What is algebraic geometry?

Algebraic geometry has a long history that can be said to go back to the Euclidean geometry in ancient Greece. A milestone was Descartes' introduction of coordinates in geometry. This meant that one could go back and forth between an algebraic treatment of equations for a geometric object and a direct geometric study of the object. Today, algebraic geometry is an area with geometry with connections to other areas such as commutative algebra, complex analysis, topology and number theory in mathematics, cryptography in informatics and string theory in physics.

The objects we study in algebraic geometry are algebraic varieties, which we can say er geometric objects that can be defined by solution sets of polynomials. For example, the two-dimensional sphere can be defined in the three-dimensional Euclidean space R³ as the set of all points (x,y,z) that satisfy x²+y²+z²-1=0.

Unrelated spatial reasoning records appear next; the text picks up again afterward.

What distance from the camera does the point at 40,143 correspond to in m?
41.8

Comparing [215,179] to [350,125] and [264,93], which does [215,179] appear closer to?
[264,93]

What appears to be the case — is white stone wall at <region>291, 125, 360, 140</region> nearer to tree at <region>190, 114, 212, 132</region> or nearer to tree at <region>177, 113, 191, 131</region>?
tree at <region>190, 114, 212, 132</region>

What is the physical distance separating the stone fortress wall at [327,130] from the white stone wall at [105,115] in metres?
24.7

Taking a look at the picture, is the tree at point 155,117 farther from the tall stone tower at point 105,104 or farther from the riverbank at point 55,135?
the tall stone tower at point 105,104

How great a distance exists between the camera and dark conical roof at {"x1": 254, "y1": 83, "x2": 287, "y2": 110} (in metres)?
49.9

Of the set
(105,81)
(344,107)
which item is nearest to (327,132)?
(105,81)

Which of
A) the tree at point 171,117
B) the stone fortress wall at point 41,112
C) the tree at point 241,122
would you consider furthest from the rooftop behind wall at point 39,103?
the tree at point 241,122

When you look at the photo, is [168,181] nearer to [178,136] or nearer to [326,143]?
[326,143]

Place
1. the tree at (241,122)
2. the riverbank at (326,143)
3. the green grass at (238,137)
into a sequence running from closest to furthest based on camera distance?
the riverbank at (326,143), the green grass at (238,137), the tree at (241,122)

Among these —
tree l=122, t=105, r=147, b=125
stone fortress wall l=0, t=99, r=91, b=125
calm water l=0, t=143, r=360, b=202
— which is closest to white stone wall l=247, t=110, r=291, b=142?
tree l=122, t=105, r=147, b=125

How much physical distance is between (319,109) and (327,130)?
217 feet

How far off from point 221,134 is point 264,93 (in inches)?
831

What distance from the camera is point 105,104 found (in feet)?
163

If we look further at all the points the satisfy the two equations x²+y²+z²-1=0 and x+y+z=0, then we get the circle at an angle marked in red on the figure.

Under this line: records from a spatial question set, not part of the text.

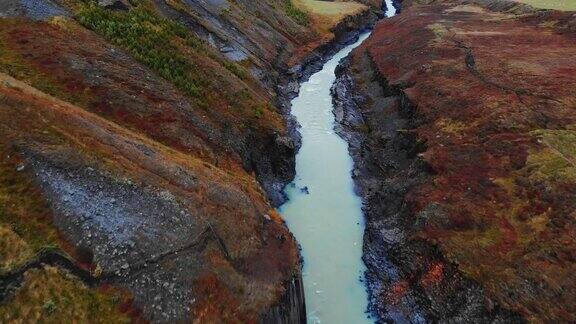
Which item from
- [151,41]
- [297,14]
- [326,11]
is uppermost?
[151,41]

On the other hand, modern algebraic geometry is not so concerned about the equations that describe the objects, but concentrates on the abstract properties of the geometric objects by assigning them algebraic structures. The translation to algebra means that algebraic geometry is more suitable for studying geometric problems of higher complexity than other nearby fields. This applies not least to the study of singular points on geometric objects, which are, broadly speaking, the points where the object is not "smooth". A classic example is the origin of the curve defined by the equations x³-y²=0.